(Questions about pictured scenes)
####

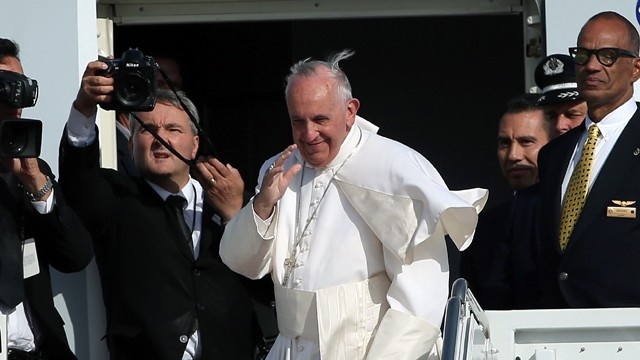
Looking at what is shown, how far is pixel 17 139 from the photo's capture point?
485 centimetres

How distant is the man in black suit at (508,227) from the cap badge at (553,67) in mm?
154

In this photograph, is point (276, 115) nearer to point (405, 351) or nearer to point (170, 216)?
point (170, 216)

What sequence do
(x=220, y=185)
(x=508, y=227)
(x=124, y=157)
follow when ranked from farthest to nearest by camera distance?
(x=124, y=157), (x=508, y=227), (x=220, y=185)

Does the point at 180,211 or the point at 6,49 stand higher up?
the point at 6,49

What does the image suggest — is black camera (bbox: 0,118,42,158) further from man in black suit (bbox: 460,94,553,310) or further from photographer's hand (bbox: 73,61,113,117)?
man in black suit (bbox: 460,94,553,310)

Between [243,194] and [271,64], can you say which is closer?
[243,194]

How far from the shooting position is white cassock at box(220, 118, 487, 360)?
461cm

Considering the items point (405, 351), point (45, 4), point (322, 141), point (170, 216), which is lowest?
point (405, 351)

####

**Given task**
Write out the records above exactly as they stand, leaving out every picture.

**Written solution**
Looking at what is shown, how far is pixel 17 139 from the photo's capture point?
485 centimetres

How distant is the man in black suit at (508,227) from the cap badge at (553,67) in mm?
154

In this photograph, is point (276, 115) nearer to point (405, 351) or nearer to point (170, 216)?
point (170, 216)

What sequence do
(x=220, y=185)
(x=508, y=227)
(x=124, y=157)
follow when ranked from farthest to nearest by camera distance?
(x=124, y=157), (x=508, y=227), (x=220, y=185)

Does the point at 180,211 or the point at 6,49 stand higher up?
the point at 6,49

What does the image suggest — is black camera (bbox: 0,118,42,158) further from man in black suit (bbox: 460,94,553,310) or further from photographer's hand (bbox: 73,61,113,117)?
man in black suit (bbox: 460,94,553,310)

Between [243,194] and [271,64], can you say which is closer?
[243,194]

How far from the shooting position is white cassock at box(220, 118, 487, 360)?
461cm

Considering the items point (405, 351), point (45, 4), point (322, 141), point (170, 216), which is lowest?
point (405, 351)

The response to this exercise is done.